Civil magistrates may not assume to themselves the administration of the Word and sacraments; or the power of the keys of the kingdom of heaven; or, in the least, interfere in matters of faith. Yet, as nursing fathers, it is the duty of civil magistrates to protect the church of our common Lord, without giving the preference to any denomination of Christians above the rest, in such a manner that all ecclesiastical persons whatever shall enjoy the full, free, and unquestioned liberty of discharging every part of their sacred functions, without violence or danger. And, as Jesus Christ hath appointed a regular government and discipline in his church, no law of any commonwealth should interfere with, let, or hinder, the due exercise thereof, among the voluntary members of any denomination of Christians, according to their own profession and belief. It is the duty of civil magistrates to protect the person and good name of all their people, in such an effectual manner as that no person be suffered, either upon pretense of religion or of infidelity, to offer any indignity, violence, abuse, or injury to any other person whatsoever: and to take order, that all religious and ecclesiastical assemblies be held without molestation or disturbance.​
Does it not seem inconsistent to call civil magistrates “nursing fathers” and then imply they are to have no regard for the spiritual food their children ingest? If parents had such a disregard and open toleration for all manner of heresy purveyed to their children, a church might rightly bring them up on charges of parental neglect. 

Secondly, the standards themselves are inconsistent with other unamended parts. For example, the Westminster Larger Catechism say at Q. 191:

_Q. 191. What do we pray for in the second petition?_
A. In the second petition (which is, Thy kingdom come), acknowledging ourselves and all mankind to be by nature under the dominion of sin and Satan, we pray, that the kingdom of sin and Satan may be destroyed, the gospel propagated throughout the world, the Jews called, the fullness of the Gentiles brought in; the church furnished with all gospel officers and ordinances, purged from corruption, countenanced and maintained by the civil magistrate; that the ordinances of Christ may be purely dispensed, and made effectual to the converting of those that are yet in their sins, and the confirming, comforting, and building up of those that are already converted: that Christ would rule in our hearts here, and hasten the time of his second coming, and our reigning with him forever: and that he would be pleased so to exercise the kingdom of his power in all the world, as may best conduce to these ends.​
“Countenanced and maintained by the civil magistrate” implies some favor toward the gospel and church of Jesus Christ, contrary to the non-preferential indifference advocated in XXIII:3. 

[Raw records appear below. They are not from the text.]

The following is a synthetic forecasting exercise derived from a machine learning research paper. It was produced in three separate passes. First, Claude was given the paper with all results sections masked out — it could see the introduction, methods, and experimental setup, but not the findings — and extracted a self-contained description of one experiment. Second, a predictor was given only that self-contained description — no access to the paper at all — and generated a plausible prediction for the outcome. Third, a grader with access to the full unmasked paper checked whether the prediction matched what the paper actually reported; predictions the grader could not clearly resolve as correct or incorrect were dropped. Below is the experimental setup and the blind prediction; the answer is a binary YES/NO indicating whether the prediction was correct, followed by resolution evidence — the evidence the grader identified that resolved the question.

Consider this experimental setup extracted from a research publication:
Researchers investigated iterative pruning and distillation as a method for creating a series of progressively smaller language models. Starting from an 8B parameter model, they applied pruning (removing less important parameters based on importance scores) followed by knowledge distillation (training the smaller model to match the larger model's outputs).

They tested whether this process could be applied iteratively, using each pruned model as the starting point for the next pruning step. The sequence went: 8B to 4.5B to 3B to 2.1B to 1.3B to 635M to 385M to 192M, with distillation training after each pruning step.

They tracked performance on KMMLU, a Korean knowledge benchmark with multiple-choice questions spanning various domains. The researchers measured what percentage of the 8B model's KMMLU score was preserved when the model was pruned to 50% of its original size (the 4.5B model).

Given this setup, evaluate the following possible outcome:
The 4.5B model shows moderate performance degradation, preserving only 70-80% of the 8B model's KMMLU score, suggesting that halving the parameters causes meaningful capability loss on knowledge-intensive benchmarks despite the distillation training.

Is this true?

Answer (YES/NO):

However, I take exception with Dr. Clark’s labeling of those holding to the establishment view as “theocrats.” "Theocracy" is one of those boogyman words that scares us away from taking a second look at what is postulated. A strict definition of “theocracy” implies a civil government under the authority of an ecclesiastical authority. Pope Boniface VIII’s _Unam Sanctam_ of 1302 was a theocratic document arguing civil magistrates came under the authority of the pope. The original Westminster Confession did not advocate “theocracy.” 

Does Dr. Clark “indict” the, Free Church of Scotland, Free Church of Scotland Continuing, Reformed Presbyterian Church of Ireland, and the Reformed Presbyterian Church of North American of “theocracy” or a lack of charity toward brethren in other denominations on this issue?

The rhetoric on both sides of this needs to be cooled. The issue is whether the civil magistrate has any obligation to enforce outward violations of the first table of the law. I fail to find any dispensation in the New Testament for this Old Testament obligation. In this I’m consistent with much of the Reformed heritage and await a scriptural argument for the civil magistrate’s non-obligation to “kiss the Son” and recognize him as King of kings and Lord of lords.

Reactions: Like 1


----------



## Scott1 (Mar 13, 2010)

Dr Clark, Glenn, anyone who would care to respond-- so those following might better understand:

Is there anything in either view that would discourage a Christian from being fully involved in politics, governance, media, the arts, entertainment, etc. as part of all of life discipleship and believing that God extends His Kingdom in this way, as in many many other ways, (and not the only way, and not the primary way, and in no way a substitute for the church or covenant community, nor the supremacy of Christ in this world and the next)


----------



## lynnie (Mar 13, 2010)

Marvin, Glenn...appreciate the clarifications and thoughts.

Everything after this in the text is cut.